ExoGAN concept

ExoGAN is made of two networks pitting one against the other during the training phase. They learn from a training set which can represent many different subjects. In our specific problem we trained a DCGAN on 10 million exoplanetary atmospheric transmission spectra generated by the TauREx retrieval code.

The transmission spectra and the parameters necessary to generate them are assembled into a unique QR-like code called ASPA (Atmospheric Spectral and Parameters Array), defining a fingerprint for a single exoplanetary atmosphere.

train_image — The Atmospheric Spectra and Parameters Array (ASPA). Each area is dedicated to a particular atmospheric characteristic: Area 1 is the spectrum between 1µm and 50µm at resolution 100 normalised between 0 and 1 in each spectral bin. Areas 2 to 5 give information about the normalisation factors used in the different section of the spectrum, clear and dark area give, respectively, information about the maximum values and the minimum values. In areas 6 to 8 we encode the atmospheric trace-gas volume mixing ratios of CO2, CO and CH4 respectively. Areas 9 to 11 are, respectively Mp, Rp and Tp. Area 12 gives information on the H2O trace-gas volume mixing ratio.
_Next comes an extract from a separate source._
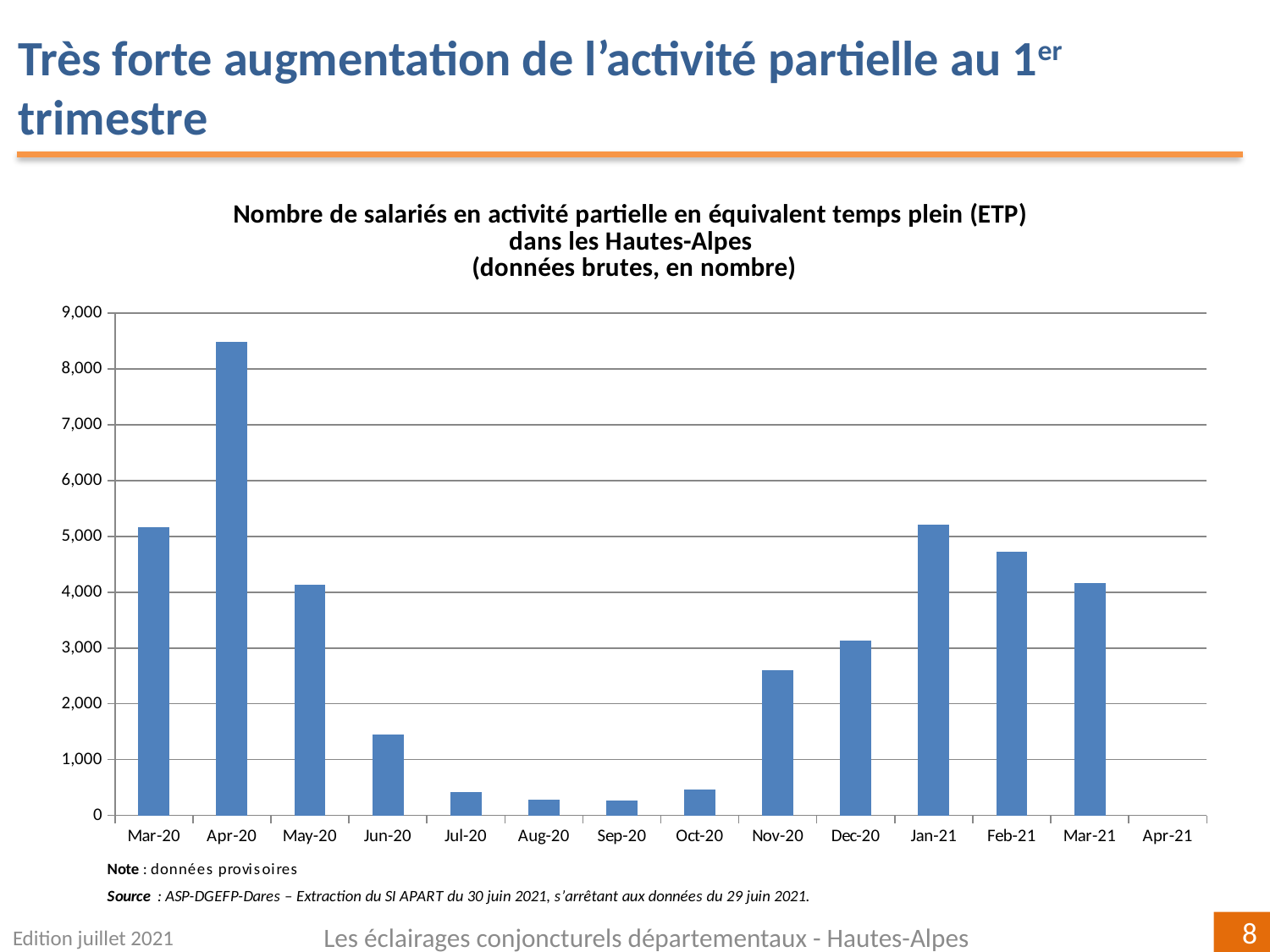
Is the value for Feb-21 greater or less than 5,000? less What kind of chart is shown on the slide? bar chart Do the values rise or fall from Apr-20 to Sep-20? fall Is the value for Apr-20 greater or less than 8,000? greater According to the chart title, which département does the data cover? Hautes-Alpes Is the value for Nov-20 greater or less than 2,000? greater How many months are labelled on the x axis? 14 Which is larger, the value for Nov-20 or the value for Dec-20? Dec-20 Which is larger, the value for Jun-20 or the value for Jul-20? Jun-20 Which is larger, the value for Jan-21 or the value for Feb-21? Jan-21 Which month has the highest number of salariés en activité partielle? Apr-20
Using the inpainting technique introduced by Brandon Amos (http://bamos.github.io/2016/08/09/deep-completion) ExoGAN reconstructs both the parameters array and any missing part of the spectrum.

beforew — Left: input spectrum together with the parameters pixels. Centre: masked ASPA leaving Hubble/WFC3 wavelengths only. Right: ExoGAN completed ASPA given the middle ASPA.

maskedw — Left: input spectrum together with the parameters pixels. Centre: masked ASPA leaving Hubble/WFC3 wavelengths only. Right: ExoGAN completed ASPA given the middle ASPA.

beforepar — Same of previous figure but only masking the atmospheric forward model parameters.

maskedpar — Same of previous figure but only masking the atmospheric forward model parameters.

ExoGAN is able to analyse exoplanetary atmosphere and provides a very well constrained parameters space for atmospheric parameters. It returns results with an unprecedented speed endependently on the complexity of the atmospheric model we use. Deep Learning solution can offer us the possibility of including much more complex models in our atmospheric analysis and solve many computing-intensive tasks.